For the computation of macrostates, we adapted the popular Generalized Perron Cluster Cluster Analysis [GPCCA18]_
[Reuter19]_ method to the single cell context. We provide a scalable implementation which can decompose datasets of
100k+ cells into their dominant dynamical macrostates in just a few minutes. GPCCA relies on the real Schur
decomposition to handle non-symmetric transition matrices as they arise from RNA velocity information, see
:ref:`sphx_glr_auto_examples_estimators_compute_schur_vectors.py` and
:ref:`sphx_glr_auto_examples_estimators_compute_schur_matrix.py`.
"""
import cellrank as cr
adata = cr.datasets.pancreas_preprocessed("../example.h5ad")
adata
# %%
# First, we prepare the kernel using the high-level pipeline and the :class:`cellrank.tl.estimators.GPCCA` estimator.
k = cr.tl.transition_matrix(
adata, weight_connectivities=0.2, softmax_scale=4, show_progress_bar=False
)
g = cr.tl.estimators.GPCCA(k)
# %%
# First, we need to compute the Schur vectors. By default, the first 10 vectors are computed.

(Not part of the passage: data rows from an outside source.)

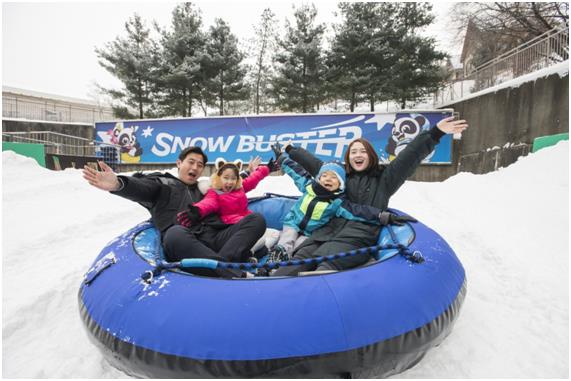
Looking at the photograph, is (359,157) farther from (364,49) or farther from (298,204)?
(364,49)

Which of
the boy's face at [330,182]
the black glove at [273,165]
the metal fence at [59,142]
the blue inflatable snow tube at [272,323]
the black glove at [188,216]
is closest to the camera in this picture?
the blue inflatable snow tube at [272,323]

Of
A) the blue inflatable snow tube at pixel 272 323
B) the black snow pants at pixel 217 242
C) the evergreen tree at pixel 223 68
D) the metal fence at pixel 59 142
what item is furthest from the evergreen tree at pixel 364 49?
the blue inflatable snow tube at pixel 272 323

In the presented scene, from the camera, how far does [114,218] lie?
15.1ft

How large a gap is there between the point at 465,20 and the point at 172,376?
55.5 feet

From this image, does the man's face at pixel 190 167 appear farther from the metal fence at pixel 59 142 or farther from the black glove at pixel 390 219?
the metal fence at pixel 59 142

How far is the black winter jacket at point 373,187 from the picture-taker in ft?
7.87

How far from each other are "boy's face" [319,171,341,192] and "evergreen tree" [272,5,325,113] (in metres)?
11.6

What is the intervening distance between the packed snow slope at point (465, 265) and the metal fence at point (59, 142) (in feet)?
17.9

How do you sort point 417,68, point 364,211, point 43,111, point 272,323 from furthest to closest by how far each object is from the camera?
point 43,111 < point 417,68 < point 364,211 < point 272,323

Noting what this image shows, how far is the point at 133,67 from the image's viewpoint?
1453 centimetres

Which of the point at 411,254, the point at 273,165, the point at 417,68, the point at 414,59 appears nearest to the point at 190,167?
the point at 273,165

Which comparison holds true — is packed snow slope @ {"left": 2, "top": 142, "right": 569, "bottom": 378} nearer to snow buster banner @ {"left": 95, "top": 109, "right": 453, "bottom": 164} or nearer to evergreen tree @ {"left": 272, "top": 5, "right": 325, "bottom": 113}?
snow buster banner @ {"left": 95, "top": 109, "right": 453, "bottom": 164}

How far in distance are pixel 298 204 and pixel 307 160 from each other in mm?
598

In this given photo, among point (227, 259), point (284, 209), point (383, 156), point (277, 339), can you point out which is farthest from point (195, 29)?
point (277, 339)
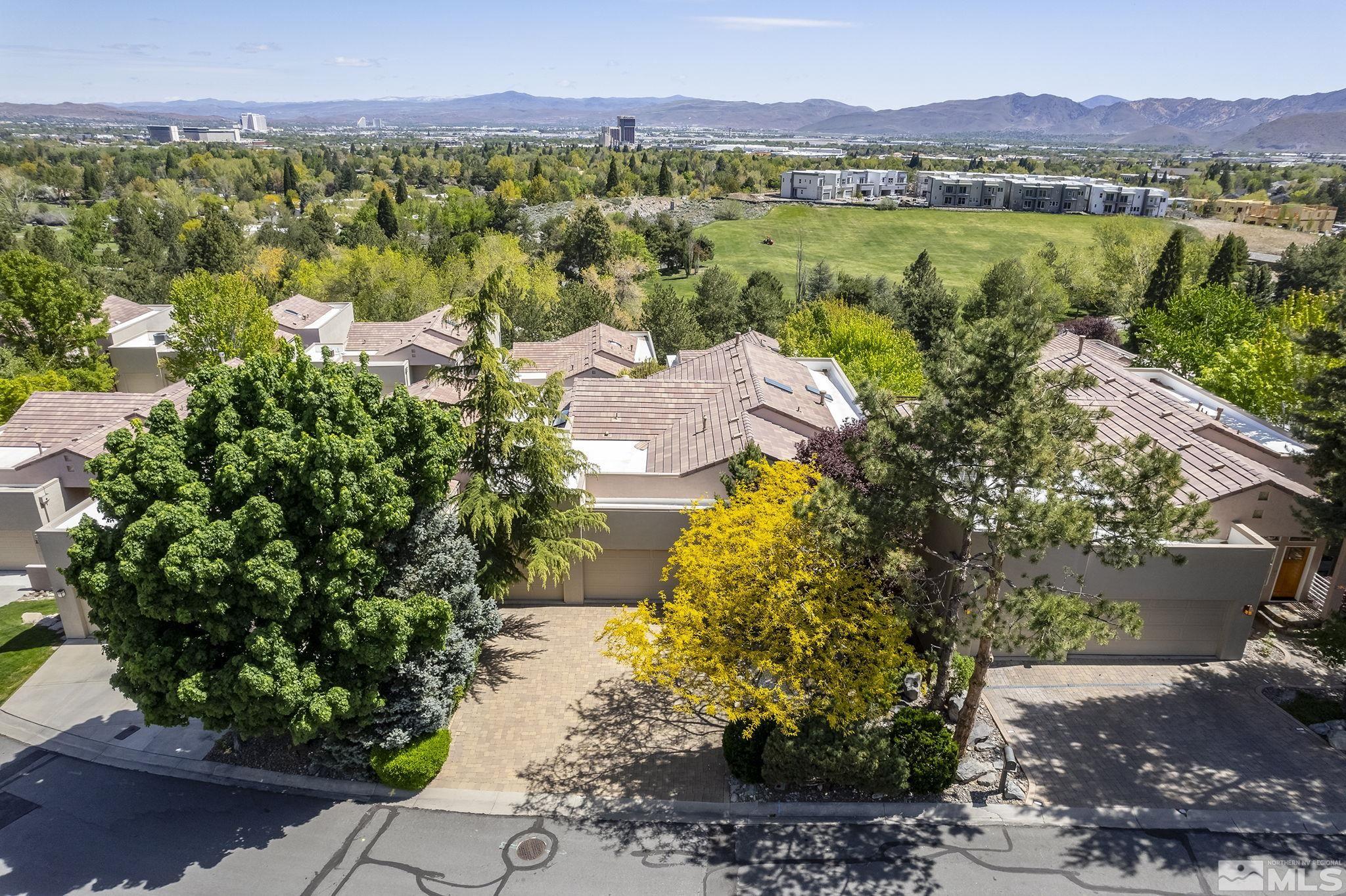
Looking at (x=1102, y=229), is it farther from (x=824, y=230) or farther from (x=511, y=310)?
(x=511, y=310)

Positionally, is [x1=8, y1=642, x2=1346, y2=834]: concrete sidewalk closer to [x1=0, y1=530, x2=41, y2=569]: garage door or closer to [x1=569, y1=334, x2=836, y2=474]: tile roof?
[x1=0, y1=530, x2=41, y2=569]: garage door

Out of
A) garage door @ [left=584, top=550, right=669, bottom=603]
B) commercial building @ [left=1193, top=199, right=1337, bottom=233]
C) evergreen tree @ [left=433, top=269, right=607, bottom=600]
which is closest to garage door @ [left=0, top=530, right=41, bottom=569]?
evergreen tree @ [left=433, top=269, right=607, bottom=600]

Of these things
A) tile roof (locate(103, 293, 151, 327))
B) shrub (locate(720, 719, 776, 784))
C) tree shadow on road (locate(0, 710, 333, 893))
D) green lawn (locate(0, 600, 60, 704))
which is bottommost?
green lawn (locate(0, 600, 60, 704))

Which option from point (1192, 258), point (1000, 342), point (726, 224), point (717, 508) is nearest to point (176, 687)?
point (717, 508)

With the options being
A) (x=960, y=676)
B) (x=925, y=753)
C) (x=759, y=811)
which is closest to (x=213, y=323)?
(x=759, y=811)

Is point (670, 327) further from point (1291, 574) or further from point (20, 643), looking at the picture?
point (20, 643)

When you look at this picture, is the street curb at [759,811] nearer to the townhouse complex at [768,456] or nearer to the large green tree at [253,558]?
the large green tree at [253,558]
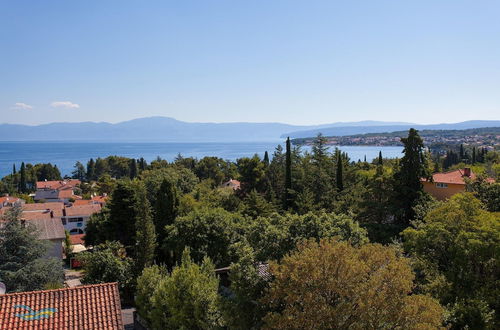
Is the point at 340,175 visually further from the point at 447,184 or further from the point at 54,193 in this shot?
the point at 54,193

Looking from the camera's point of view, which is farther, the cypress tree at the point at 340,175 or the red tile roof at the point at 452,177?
the cypress tree at the point at 340,175

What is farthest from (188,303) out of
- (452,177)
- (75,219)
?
(75,219)

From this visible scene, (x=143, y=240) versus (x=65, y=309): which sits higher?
(x=65, y=309)

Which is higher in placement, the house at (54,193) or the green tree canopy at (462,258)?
the green tree canopy at (462,258)

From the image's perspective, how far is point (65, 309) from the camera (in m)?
11.3

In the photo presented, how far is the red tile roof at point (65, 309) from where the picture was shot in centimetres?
1087

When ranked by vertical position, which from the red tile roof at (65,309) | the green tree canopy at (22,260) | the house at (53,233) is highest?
the red tile roof at (65,309)

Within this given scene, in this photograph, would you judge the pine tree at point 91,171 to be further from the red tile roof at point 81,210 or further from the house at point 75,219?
the house at point 75,219

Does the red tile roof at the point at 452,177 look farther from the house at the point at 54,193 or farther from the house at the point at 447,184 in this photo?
the house at the point at 54,193

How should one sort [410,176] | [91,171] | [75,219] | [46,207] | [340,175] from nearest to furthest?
[410,176] → [340,175] → [75,219] → [46,207] → [91,171]

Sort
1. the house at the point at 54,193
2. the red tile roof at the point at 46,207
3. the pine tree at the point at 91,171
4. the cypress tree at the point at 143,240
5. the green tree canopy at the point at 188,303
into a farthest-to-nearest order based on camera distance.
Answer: the pine tree at the point at 91,171, the house at the point at 54,193, the red tile roof at the point at 46,207, the cypress tree at the point at 143,240, the green tree canopy at the point at 188,303

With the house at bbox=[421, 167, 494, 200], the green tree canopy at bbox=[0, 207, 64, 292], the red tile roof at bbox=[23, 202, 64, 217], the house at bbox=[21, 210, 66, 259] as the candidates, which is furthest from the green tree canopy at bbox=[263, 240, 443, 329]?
the red tile roof at bbox=[23, 202, 64, 217]

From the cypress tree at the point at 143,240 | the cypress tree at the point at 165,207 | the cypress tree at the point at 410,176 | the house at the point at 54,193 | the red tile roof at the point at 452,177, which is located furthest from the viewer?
the house at the point at 54,193

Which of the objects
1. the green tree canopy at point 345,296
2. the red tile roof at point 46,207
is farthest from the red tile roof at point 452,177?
the red tile roof at point 46,207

g.compute_schur(n_components=4)
# %%
# We can now compute the macrostates of the Markov chain. The first important parameter is the ``cluster_key``,
# which tries to associate the names of macrostates with the cluster labels.
# The second import parameter is ``n_cells``, which selects the top cells from each state based
# on the membership degree. By default, 30 cells are selected.
#
# Lastly, the parameter ``n_states`` can also be estimated by using either the `eigengap` or the `minChi` criterion from
# [GPCCA18]_.
g.compute_macrostates(n_states=3, cluster_key="clusters")
# %%
# After computing the macrostates, we can inspect them as follows. Below we show for each cell the membership
# degree of the macrostates.
g.macrostates_memberships
# %%
# To get the categorical observations, top ``n_cells`` for each macrostate, we can inspect the attribute below.
g.macrostates
# %%
# We can now plot the membership degree, as well as the categorical assignment.
g.plot_macrostates()
g.plot_macrostates(discrete=True)
# %%
# Both of these options are shown in the same plot, which is not always desirable.
# To change this, simply run the following.
g.plot_macrostates(same_plot=False)
# %%
# Method :meth:`cellrank.tl.estimators.GPCCA.compute_macrostates` also computes the coarse-grained transition
# matrix between the macrostates, see :ref:`sphx_glr_auto_examples_estimators_compute_coarse_T.py`.